7) Because of the college where I went to undergrad, issues of sexuality and gender were deeply intertwined, and both were morally-fraught religious concerns. This deserves its own post (or several), but suffice to say that my introduction to feminist politics as a college student came in the form of a raging controversy my first year at Hope over what and how the chapel program was teaching students about human sexuality generally and homosexuality specifically. My women's studies faculty were committed Christians and vocal queer allies, and so my trial-by-fire education in organized protest was around these issues. I was able to think deeply about sexual morality, gender and sexual identity and expression, sexism, and homophobia in the midst of a group of LGBT-friendly Christian folk who helped me articulate passionate responses to the homophobia and hate we were experiencing in daily ways on campus.

In effect, I had a queer community around me long before I understood myself to be queer.

8) In the mid-90s, the AIDS quilt came to town. Its stop on national tour was organized, in part, by the gay deacon at my church. In appointing him to an ordained office, the church had broken with the denominational position (which remains in place today) that homosexuality is sinful. Twice during my adolescence, the church went through a contentious period of "dialogue" on the issue and members left the church in protest over the deacon's ordination. While I don't remember much about the AIDS epidemic, I do remember the viewing the quilt with my family and others from the church and city when the sections were on display at one of the area high schools. Rather than AIDS being interpreted to me as "the gay disease," it was simply a deadly illness, like cancer, that killed people and left behind grieving partners, parents, siblings, children.

9) Our Bodies, Ourselves (and feminism!) contextualized being in lesbian relationships as one life path for women to pursue, both sexually and in relationship with one another. In my adolescent reading about the 70s feminist movement, I encountered primary source documents about lesbian activism, lesbianism as a political decision, and same-sex relationships. While I wasn't politically active on these issues until college, these texts prepared the ground-work for understanding human sexuality more expansively, and lesbian relationships as a viable option, long before I was aware of resistance to homosexual identity and relationships in my community.

= Required actions =
- a) Answer these from the excerpt on sexuality and religion:
(i) What college does the writer name?
(ii) Who helped organize the AIDS quilt's stop on its national tour?
(iii) Where were the quilt sections on display?
- b) Reproduce word for word the passage of the excerpt on sexuality and religion that starts at "9) Our Bodies, Ourselves" and ends at "in my community.".
- c) Carry the excerpt on sexuality and religion forward from its last sentence.

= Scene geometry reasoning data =

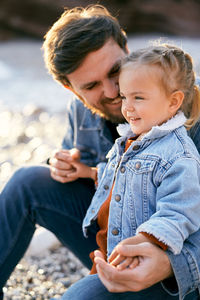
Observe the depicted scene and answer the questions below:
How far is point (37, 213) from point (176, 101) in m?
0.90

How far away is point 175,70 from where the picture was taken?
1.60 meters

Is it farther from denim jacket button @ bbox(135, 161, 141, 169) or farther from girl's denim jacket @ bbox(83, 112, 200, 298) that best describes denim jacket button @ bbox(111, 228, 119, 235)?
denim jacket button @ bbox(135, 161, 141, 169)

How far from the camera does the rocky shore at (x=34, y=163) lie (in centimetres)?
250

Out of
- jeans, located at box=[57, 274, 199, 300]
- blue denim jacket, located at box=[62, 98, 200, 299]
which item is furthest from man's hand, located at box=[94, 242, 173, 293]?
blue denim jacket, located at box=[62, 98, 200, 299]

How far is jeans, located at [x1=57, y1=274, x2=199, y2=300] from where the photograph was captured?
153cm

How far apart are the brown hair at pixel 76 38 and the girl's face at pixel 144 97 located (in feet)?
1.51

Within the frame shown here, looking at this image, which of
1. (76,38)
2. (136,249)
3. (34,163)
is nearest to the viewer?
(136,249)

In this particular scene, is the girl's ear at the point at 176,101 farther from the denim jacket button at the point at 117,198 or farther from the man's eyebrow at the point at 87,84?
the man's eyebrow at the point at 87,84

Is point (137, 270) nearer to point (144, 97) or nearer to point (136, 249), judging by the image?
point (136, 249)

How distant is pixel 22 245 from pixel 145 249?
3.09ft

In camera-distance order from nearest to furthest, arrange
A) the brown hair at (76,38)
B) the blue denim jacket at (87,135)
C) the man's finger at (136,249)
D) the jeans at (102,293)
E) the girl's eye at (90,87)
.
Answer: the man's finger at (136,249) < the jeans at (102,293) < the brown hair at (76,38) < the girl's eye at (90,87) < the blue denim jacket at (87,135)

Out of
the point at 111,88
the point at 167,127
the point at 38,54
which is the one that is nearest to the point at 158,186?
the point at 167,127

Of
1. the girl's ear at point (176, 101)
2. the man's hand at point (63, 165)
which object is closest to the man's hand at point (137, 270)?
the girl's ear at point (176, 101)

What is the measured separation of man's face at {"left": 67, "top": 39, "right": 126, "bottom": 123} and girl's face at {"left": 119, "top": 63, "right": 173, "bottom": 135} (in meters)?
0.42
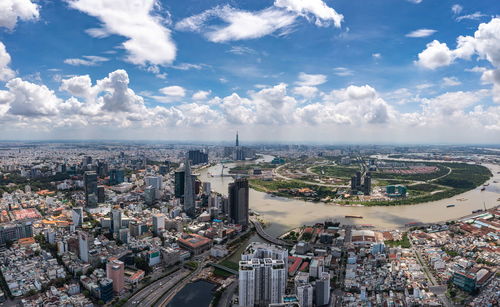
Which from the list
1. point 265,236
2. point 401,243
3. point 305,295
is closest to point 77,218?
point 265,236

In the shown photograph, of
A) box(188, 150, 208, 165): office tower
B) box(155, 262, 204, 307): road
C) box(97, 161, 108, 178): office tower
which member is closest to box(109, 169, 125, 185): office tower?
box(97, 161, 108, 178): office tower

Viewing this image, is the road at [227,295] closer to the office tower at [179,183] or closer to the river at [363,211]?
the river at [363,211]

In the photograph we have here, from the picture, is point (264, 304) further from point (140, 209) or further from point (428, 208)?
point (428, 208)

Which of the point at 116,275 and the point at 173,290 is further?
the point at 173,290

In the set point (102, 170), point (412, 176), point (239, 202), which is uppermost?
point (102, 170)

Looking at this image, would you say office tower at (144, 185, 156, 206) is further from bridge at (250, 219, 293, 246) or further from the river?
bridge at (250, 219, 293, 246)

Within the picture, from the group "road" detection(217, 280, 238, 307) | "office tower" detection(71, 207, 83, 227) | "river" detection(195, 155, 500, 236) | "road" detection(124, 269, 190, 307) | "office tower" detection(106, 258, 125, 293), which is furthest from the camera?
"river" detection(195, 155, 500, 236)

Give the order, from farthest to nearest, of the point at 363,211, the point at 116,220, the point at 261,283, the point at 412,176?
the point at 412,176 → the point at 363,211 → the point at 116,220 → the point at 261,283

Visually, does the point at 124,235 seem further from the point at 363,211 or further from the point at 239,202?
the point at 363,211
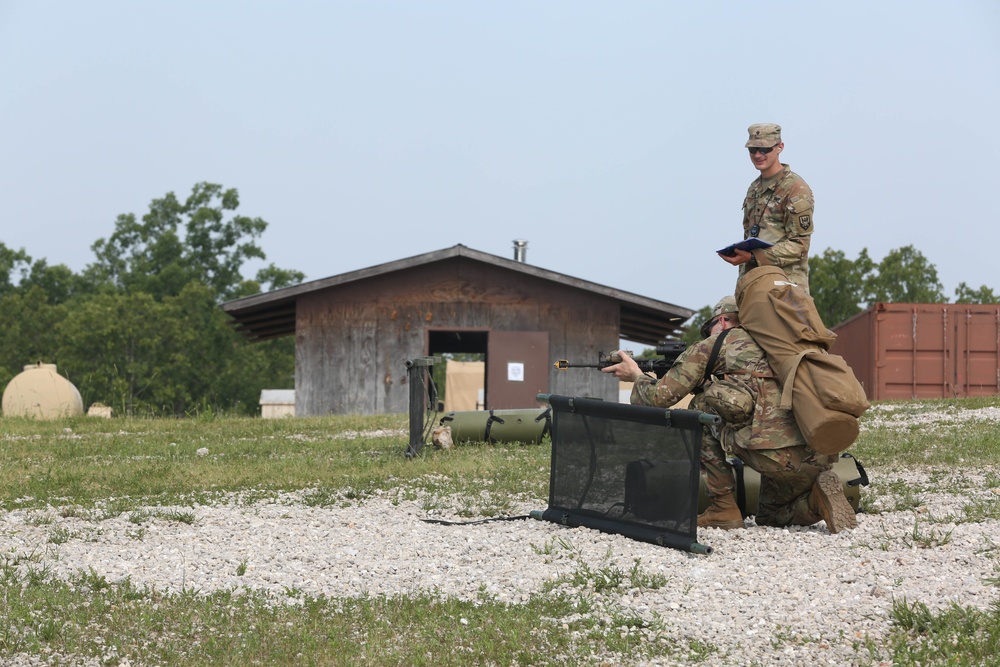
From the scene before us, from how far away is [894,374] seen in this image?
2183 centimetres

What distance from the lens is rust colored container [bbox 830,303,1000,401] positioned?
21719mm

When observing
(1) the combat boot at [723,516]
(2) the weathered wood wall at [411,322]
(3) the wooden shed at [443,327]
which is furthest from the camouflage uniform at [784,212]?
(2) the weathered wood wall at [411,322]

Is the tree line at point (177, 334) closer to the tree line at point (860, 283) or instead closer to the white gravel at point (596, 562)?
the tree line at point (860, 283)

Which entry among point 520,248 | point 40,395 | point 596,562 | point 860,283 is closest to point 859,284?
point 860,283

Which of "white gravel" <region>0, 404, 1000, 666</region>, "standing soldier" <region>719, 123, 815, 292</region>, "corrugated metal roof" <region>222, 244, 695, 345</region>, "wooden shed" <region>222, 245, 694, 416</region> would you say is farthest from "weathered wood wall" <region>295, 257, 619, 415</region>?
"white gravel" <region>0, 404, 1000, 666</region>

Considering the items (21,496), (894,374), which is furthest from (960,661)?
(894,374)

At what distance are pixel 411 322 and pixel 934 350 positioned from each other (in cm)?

= Answers to each task =
- a)
(i) Hope
(ii) The gay deacon at the writer's church
(iii) At one of the area high schools

- b)
9) Our Bodies, Ourselves (and feminism!) contextualized being in lesbian relationships as one life path for women to pursue, both sexually and in relationship with one another. In my adolescent reading about the 70s feminist movement, I encountered primary source documents about lesbian activism, lesbianism as a political decision, and same-sex relationships. While I wasn't politically active on these issues until college, these texts prepared the ground-work for understanding human sexuality more expansively, and lesbian relationships as a viable option, long before I was aware of resistance to homosexual identity and relationships in my community.

- c)
10) The earliest memory of I have concerning same-sex sexuality is at age eleven when two friends of mine, over for a sleepover, were giggling together over the word "gay" and I asked my mother what it meant when they refused to tell me. It was obvious from their behavior they thought the word was a naughty one (one girl was from a conservative Wesleyan household, the other a Mennonite). My mother's factual explanation (along the lines of "someone who falls in love with a person of the same sex") put gayness on the radar but confirmed that I need not be alarmed about it. Since there were lots of ways in which my family's values differed from those of our friends and neighbors, I assumed this was just one more thing to add to the list!

I'm sure there are other ways in which my life has shaped how I think about lesbian relationships, lesbian identity, and the viability of marriage as an option for Hanna and I. For starters, the fact that we've both remained unmarried until we were over thirty, and don't plan on having children are also deeply historically-contextual options/decisions. In the 1910s we might both have been college-educated library professionals in a "Boston marriage," but it would not have been legible to the world at large as a marriage.

We often think of ourselves as historical actors, with the ability to defy social norms and break new ground. And we are. But they manner in which we defy society, and the norms which we are countering, are historically dependent. And self-aware historians, such as myself and my beloved, are no more exempt than anyone else.

(As usual this "few thoughts" post became much longer than I envisioned it!)

2012-03-15

"how women's studies mattered in my life": a panel discussion

via the Women's Studies Facebook Page
On 6 March I participated in a panel presentation/discussion at my alma mater Hope College in celebration of twenty-plus years of women's studies at the institution (the interdisciplinary minor was formally established in 1992; students had been forming "contract" majors and minors since the early 1980s).

I'm really hoping the college will make the panel discussion available via web video so I can share it with all of you, since the other panelists all had fascinating stories about their coming to feminism and its integration into their personal and professional lives. The questions from the audience were engaged and the panelists answers were diverse and thoughtful. I was honored to be a part of the evening.

At the beginning of the session, each panelist was asked to speak for about ten minutes on the topic "how women's studies mattered in my life." Here's what I had to say.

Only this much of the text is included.